Sexta-feira, 19 de abril de 2024
Por Tito Guarniere | 4 de julho de 2020
Em meio aos choques do Supremo Tribunal Federal-STF com o governo Bolsonaro, de repente, do nada surgiu a teoria de que as Forças Armadas-FA seriam o “Poder Moderador” da República. Isto é, na existência de conflito entre o Executivo, Legislativo e Judiciário, as FA – cujo chefe supremo, pela Constituição, é o Presidente da República – seriam chamadas a intervir, para restaurar o equilíbrio e a independência dos poderes.
É uma das bobagens mais vistosas das tantas que brotam na demência febril destes tempos. Ela equivale a dizer que os militares do Exército, Marinha e Aeronáutica, além das armas, seriam também os titulares da última palavra, no caso de crises institucionais.
Quem a formulou, e quem mais tenha se dedicado à tarefa leviana de disseminá-la, nem se deu conta – ou se deu além da conta – , que a interpretação pervertida do texto constitucional, no caso de um conflito dos poderes, comuns na democracia, equivaleria a legitimar um retorno imediato à supremacia militar, sem tanque nas ruas, sem quartelada, apenas com o “livrinho” (a Constituição) nas mãos.
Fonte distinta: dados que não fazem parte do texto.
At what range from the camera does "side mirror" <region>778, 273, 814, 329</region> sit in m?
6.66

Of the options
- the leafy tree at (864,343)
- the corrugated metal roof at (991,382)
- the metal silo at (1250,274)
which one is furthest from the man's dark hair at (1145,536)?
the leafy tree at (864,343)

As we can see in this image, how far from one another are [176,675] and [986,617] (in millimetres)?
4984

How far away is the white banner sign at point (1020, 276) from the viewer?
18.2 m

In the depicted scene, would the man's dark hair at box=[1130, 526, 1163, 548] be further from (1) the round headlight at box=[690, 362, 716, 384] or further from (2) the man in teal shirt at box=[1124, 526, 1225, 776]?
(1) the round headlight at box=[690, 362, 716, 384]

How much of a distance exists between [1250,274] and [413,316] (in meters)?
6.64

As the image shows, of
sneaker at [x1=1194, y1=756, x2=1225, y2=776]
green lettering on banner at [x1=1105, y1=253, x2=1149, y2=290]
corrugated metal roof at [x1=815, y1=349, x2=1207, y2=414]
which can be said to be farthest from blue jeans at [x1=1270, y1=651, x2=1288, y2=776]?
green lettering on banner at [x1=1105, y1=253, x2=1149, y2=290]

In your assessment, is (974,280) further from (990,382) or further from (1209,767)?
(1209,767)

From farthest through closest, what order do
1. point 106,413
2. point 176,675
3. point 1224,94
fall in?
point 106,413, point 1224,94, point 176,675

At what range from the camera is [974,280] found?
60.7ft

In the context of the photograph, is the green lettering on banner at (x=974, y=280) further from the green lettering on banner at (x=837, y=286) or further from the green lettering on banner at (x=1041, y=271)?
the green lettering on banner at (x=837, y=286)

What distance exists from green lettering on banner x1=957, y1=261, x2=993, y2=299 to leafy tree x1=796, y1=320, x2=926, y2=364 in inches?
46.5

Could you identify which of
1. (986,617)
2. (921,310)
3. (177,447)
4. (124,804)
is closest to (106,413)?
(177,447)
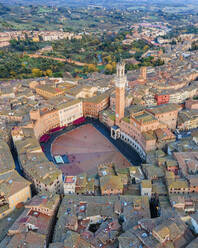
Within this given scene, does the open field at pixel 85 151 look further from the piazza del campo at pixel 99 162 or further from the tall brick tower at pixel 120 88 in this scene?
the tall brick tower at pixel 120 88

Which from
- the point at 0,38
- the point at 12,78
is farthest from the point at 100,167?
the point at 0,38

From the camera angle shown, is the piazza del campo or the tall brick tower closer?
the piazza del campo

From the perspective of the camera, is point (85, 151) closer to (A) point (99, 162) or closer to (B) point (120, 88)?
(A) point (99, 162)

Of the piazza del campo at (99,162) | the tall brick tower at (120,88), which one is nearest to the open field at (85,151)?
the piazza del campo at (99,162)

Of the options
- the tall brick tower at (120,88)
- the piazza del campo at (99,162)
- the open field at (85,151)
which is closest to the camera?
the piazza del campo at (99,162)

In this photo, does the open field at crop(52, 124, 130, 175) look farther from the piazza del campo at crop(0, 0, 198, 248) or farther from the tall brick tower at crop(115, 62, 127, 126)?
the tall brick tower at crop(115, 62, 127, 126)

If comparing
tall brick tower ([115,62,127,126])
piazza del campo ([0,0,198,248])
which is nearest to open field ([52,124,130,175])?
piazza del campo ([0,0,198,248])

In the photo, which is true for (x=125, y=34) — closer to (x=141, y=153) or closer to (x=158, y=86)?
(x=158, y=86)
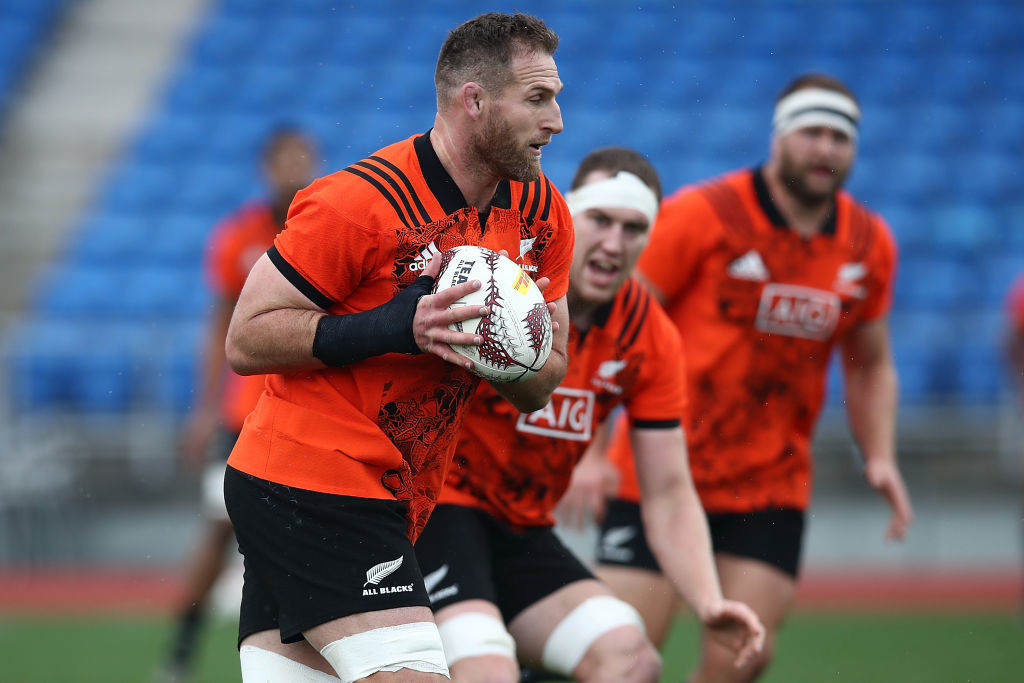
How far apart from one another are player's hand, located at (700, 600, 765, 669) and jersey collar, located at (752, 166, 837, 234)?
2.02 metres

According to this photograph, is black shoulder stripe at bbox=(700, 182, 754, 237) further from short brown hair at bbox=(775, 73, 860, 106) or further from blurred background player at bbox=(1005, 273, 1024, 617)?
blurred background player at bbox=(1005, 273, 1024, 617)

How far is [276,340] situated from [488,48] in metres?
0.95

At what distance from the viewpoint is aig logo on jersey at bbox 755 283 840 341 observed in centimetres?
551

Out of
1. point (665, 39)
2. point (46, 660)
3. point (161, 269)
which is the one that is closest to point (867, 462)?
point (46, 660)

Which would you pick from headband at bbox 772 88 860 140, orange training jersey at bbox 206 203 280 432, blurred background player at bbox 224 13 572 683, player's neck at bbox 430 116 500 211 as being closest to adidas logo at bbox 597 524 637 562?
headband at bbox 772 88 860 140

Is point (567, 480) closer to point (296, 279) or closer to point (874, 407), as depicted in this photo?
point (296, 279)

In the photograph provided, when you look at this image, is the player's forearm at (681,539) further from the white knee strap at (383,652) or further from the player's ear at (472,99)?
the player's ear at (472,99)

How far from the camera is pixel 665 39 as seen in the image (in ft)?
55.3

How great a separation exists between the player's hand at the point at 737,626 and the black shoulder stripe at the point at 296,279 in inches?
66.1

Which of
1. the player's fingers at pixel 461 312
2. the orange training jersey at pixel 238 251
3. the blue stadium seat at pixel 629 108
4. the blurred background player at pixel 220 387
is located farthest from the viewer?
the blue stadium seat at pixel 629 108

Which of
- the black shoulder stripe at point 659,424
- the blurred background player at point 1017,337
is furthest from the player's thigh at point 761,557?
the blurred background player at point 1017,337

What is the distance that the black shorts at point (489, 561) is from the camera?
4184 mm

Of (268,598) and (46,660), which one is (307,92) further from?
(268,598)

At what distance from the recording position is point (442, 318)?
314 cm
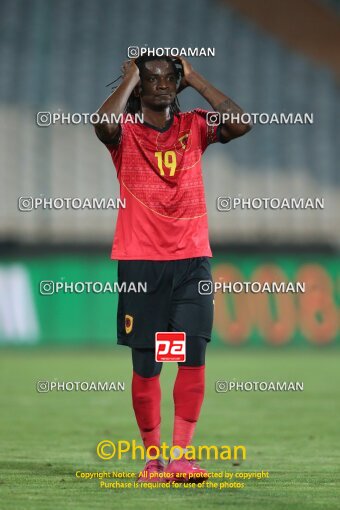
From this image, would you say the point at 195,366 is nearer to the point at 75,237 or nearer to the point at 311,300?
the point at 311,300

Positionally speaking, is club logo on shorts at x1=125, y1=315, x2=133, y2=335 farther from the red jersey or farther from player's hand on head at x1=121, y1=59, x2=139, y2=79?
player's hand on head at x1=121, y1=59, x2=139, y2=79

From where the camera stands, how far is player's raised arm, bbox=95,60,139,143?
4829 millimetres

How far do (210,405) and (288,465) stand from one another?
3912 millimetres

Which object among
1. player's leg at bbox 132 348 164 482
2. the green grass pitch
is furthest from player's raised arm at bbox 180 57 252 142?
the green grass pitch

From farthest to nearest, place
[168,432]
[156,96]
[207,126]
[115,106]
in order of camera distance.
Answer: [168,432] → [207,126] → [156,96] → [115,106]

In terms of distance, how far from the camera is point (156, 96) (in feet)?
16.3

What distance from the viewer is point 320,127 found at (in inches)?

O Poder Moderador é isso: em certas conjunturas de crise, a última instância, o Poder superior a todos os demais poderes, ainda que momentaneamente.
A Constituição de 1988 está longe de ser um modelo perfeito de funcionalidade institucional. Não lhes faltam defeitos, como a sua extensão e tamanho, os casuísmos, a intenção de regular toda a vida nacional e a sua ampla complexidade.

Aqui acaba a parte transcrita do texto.